Monday, October 13, 2008

The Royal Bank of Sweden Prize in Economic Sciences in Memory of Alfred Nobel

Mark Tushnet

OK, I'll offer a deal to all law-and-economics sorts:  Lefties will refrain from saying, "As Nobel Prize winner Paul Krugman points out in the New York Times, ..." if they will refrain from saying, "Nobel Prize winner [Gary Becker, Milton Friedman, James Buchanan, fill in the blanks at will] pointed out [in some commentary not organically connected to the work for which the named person received the prize] that ..."  But maybe no such deal is possible because the market in question doesn't work all that well -- because nobody can commit the entire group to the deal.

Comments:

Don't forget that we'll have to refrain from saying "Nobel winner Robert Mundell," too!
 

I'll consider that deal if we can get a moratorium on Mark Tushnet writing in parentheticals and subordinate clauses.
 

You know, that's the problem with language - you knew perfectly well (I assume) what you were trying to say, but for some reason it made little or no sense to me. Perhaps I'm unusually dense. Or, perhaps, your thoughts did not translate sufficently clearly into words.
 

How about a moratorium on law professors from both ends of the political spectrum pretending that their political beliefs are "THE LAW" and that therefore the political beliefs of Harvard law professors are somehow weightier, because they are the law, than those of any other citizen? In this case, I am afraid, the deal fails because of grossly disparate consideration: the number of right-wing law professors is so tiny that no one on the left would take this offer.
 

How about using the accurate, although fun spoiling, "The Sveriges Riksbank Prize in Economic Sciences in Memory of Alfred Nobel," and adding the qualification that its not really associated with the prize given out to say, Richard Feynman, or James Watson.

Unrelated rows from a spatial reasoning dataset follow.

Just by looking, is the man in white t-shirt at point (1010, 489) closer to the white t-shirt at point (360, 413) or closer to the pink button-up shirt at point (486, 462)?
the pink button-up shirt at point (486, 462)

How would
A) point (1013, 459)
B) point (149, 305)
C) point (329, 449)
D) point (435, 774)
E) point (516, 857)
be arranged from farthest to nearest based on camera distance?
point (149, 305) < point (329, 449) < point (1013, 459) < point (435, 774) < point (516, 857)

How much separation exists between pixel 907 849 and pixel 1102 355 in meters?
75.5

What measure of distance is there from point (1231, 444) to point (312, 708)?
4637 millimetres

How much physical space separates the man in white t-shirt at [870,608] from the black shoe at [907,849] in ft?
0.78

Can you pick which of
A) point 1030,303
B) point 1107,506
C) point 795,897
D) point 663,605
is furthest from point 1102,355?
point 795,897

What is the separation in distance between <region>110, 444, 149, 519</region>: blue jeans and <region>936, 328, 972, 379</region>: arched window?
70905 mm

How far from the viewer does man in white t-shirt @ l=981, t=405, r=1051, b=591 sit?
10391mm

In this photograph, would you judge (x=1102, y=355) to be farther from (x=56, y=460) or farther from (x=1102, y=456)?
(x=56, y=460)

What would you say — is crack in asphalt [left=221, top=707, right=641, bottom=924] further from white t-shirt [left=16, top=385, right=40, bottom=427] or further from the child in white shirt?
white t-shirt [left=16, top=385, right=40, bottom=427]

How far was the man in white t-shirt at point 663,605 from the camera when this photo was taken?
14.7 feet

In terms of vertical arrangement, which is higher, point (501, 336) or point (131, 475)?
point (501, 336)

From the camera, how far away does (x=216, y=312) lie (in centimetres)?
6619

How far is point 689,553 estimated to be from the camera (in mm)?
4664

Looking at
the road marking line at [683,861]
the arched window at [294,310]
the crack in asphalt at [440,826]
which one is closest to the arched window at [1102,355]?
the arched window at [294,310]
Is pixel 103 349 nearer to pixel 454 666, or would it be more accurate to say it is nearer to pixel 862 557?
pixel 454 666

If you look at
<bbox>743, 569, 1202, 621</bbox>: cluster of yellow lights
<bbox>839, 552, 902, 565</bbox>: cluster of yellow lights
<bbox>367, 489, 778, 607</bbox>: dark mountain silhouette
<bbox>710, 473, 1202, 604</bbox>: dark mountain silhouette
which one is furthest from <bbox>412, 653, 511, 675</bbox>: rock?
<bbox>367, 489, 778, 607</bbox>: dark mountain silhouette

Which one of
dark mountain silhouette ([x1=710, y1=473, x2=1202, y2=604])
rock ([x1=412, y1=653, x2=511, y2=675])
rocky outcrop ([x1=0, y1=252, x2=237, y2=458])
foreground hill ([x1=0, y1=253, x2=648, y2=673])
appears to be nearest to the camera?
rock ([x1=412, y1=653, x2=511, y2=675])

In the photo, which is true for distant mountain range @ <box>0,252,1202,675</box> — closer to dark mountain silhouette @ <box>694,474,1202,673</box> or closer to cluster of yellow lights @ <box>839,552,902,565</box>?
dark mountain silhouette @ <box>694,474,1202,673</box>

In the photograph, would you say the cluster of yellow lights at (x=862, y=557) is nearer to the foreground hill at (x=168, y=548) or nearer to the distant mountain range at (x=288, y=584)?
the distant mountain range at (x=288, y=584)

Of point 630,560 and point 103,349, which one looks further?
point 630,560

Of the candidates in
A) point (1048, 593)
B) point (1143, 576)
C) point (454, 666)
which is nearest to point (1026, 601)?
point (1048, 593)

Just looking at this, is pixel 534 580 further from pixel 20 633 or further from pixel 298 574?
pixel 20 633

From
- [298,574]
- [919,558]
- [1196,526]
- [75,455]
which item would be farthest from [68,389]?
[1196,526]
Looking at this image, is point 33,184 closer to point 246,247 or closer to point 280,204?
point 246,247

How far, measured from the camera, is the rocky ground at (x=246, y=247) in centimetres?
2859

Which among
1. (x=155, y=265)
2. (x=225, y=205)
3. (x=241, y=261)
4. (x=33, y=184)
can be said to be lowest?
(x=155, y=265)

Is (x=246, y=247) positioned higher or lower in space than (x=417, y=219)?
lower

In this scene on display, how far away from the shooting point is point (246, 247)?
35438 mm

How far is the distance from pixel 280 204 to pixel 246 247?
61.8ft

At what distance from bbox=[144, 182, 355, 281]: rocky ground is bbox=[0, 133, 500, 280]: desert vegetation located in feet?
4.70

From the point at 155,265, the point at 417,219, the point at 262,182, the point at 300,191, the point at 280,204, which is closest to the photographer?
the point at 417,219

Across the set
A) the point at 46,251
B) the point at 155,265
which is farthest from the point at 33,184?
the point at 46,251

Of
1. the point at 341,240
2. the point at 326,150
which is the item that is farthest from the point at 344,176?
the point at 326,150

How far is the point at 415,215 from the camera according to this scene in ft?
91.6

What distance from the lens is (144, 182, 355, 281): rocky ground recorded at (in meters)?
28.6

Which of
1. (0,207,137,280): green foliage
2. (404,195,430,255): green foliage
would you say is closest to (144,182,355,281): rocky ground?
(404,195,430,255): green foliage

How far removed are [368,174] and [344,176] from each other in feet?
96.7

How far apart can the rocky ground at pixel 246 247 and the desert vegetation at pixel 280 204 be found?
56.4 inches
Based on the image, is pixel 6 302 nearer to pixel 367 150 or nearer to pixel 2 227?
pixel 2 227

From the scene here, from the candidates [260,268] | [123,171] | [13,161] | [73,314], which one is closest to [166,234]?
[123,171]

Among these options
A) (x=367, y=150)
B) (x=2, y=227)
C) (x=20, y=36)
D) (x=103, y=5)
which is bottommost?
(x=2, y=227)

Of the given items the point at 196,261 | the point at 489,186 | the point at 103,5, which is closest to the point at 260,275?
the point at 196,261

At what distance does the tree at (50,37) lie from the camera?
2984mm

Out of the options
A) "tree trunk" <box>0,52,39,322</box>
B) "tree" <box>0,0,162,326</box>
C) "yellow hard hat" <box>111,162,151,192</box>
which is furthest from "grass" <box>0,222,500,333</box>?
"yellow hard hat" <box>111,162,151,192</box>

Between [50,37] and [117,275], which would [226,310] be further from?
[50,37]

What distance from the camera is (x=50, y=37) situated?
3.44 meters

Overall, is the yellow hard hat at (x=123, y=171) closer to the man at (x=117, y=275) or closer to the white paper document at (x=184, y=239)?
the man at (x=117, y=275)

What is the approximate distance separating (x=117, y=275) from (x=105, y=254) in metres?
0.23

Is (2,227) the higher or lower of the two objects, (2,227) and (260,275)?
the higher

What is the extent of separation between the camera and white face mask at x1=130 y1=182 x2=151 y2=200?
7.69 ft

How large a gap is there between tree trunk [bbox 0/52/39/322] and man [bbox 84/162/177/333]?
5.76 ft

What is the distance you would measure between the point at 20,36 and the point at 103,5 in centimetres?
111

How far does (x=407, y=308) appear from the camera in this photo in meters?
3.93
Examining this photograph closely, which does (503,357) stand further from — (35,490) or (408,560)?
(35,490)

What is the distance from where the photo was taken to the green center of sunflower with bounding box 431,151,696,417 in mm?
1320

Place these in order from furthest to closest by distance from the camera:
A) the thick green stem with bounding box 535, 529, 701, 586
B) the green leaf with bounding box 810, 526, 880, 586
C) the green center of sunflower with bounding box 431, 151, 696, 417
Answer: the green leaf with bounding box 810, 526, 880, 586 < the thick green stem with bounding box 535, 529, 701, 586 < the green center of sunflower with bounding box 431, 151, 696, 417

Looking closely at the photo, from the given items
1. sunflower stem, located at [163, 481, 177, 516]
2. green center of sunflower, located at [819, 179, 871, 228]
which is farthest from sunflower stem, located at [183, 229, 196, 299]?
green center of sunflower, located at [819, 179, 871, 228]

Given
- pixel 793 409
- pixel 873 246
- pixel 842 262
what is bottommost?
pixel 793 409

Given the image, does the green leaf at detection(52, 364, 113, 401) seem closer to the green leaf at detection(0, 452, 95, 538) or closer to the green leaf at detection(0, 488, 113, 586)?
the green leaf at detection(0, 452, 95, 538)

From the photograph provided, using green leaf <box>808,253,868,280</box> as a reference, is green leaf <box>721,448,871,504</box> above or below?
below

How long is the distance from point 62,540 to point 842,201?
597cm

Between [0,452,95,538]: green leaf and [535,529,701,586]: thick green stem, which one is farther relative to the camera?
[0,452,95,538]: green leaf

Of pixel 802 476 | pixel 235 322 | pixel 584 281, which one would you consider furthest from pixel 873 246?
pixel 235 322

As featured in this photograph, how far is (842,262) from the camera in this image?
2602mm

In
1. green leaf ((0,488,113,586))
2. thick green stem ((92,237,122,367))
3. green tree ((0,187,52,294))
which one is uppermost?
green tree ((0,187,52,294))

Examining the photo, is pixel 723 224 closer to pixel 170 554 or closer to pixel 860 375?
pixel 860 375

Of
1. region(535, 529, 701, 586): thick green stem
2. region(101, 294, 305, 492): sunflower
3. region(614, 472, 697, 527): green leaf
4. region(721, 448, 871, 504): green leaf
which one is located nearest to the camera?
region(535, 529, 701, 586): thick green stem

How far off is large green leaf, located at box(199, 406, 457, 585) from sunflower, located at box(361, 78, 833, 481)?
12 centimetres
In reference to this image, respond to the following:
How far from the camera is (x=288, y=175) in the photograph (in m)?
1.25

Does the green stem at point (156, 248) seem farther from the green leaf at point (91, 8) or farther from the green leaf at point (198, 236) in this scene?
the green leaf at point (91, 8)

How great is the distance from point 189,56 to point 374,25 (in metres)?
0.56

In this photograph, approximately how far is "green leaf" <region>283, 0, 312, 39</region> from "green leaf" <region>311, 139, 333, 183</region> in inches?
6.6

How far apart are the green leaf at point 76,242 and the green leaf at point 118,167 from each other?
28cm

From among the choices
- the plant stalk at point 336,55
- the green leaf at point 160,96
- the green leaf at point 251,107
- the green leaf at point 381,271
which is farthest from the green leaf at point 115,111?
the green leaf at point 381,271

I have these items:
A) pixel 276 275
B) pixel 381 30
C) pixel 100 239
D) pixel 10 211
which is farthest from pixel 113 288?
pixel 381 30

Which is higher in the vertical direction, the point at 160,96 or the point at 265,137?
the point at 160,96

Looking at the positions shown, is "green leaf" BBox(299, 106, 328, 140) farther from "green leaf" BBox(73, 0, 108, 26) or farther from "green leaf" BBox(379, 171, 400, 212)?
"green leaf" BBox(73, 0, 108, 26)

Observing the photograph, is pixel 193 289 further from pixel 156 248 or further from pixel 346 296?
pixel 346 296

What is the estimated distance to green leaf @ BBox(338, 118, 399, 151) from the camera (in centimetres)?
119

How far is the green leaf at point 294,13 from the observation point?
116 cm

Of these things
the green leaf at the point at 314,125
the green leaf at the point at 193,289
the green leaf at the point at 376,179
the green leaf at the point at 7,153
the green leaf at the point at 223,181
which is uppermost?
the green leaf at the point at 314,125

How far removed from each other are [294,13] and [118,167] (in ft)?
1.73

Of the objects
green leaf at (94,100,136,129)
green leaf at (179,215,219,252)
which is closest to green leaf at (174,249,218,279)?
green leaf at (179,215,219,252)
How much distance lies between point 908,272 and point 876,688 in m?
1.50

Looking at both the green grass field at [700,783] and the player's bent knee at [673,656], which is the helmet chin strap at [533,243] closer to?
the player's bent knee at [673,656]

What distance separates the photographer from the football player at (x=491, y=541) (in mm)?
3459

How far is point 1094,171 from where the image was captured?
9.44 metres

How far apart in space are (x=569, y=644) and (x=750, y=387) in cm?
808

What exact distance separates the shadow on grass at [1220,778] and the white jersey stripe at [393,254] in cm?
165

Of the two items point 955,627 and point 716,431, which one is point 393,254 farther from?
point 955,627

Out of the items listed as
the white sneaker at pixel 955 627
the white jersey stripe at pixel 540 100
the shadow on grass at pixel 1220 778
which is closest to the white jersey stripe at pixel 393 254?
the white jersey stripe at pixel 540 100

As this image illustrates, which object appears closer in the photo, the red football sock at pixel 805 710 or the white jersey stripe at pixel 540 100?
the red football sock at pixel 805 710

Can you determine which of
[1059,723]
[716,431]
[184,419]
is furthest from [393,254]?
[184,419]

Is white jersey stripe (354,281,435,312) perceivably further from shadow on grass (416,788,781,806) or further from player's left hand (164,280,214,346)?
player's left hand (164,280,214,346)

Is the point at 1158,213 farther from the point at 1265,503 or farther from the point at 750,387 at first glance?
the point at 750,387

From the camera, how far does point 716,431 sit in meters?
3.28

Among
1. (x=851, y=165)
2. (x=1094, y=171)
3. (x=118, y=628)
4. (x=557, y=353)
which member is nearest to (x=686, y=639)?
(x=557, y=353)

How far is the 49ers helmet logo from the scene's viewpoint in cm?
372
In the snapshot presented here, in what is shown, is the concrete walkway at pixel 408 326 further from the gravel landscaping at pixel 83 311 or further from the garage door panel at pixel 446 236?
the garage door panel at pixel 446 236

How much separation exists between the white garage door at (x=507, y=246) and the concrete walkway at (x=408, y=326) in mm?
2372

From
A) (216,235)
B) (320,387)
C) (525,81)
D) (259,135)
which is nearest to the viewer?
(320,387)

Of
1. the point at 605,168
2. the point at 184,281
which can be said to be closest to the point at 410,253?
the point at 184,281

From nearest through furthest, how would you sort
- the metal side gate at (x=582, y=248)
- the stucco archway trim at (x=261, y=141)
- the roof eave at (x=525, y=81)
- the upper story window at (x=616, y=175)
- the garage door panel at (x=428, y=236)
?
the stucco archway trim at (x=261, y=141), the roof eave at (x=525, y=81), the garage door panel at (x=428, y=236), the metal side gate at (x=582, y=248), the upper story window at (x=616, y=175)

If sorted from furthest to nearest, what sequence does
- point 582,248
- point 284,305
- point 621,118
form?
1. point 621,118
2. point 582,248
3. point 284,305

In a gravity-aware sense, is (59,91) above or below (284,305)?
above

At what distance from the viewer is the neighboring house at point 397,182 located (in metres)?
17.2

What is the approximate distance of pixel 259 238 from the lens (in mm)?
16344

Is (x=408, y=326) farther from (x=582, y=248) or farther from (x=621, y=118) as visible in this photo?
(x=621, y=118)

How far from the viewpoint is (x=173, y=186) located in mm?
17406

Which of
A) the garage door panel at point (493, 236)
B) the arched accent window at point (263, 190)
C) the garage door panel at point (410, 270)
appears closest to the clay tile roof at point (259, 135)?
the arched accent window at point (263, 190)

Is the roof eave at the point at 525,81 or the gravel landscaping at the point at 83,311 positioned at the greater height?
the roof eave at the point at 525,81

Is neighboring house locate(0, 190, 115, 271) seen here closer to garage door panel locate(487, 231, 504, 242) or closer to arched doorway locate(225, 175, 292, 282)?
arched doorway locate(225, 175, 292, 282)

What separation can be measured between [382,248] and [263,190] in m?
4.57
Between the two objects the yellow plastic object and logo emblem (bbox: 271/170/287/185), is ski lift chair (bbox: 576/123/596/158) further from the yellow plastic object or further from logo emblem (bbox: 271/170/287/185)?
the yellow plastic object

I don't mean to slam Paul Krugman and Joseph Stiglitz, but it doesn't seem cool to me to put their work into the same kind of category as the work done by Lorentz or Einstein.

Friedman and the rest just aren't in the same league as Watson and Crick.
 

Peter:

Friedman and the rest just aren't in the same league as Watson and Crick.

What about John Forbes Nash?

BTW, I've often been curious as to why no Nobel in mathematics, but there is the Fields medal....

Cheers,
 

The story I heard was that Nobel's wife had an affair with a mathematician, but maybe that's apocryphal.
 

Personally, I like the fact that the equivalent prize for mathematics is the Fields Medal.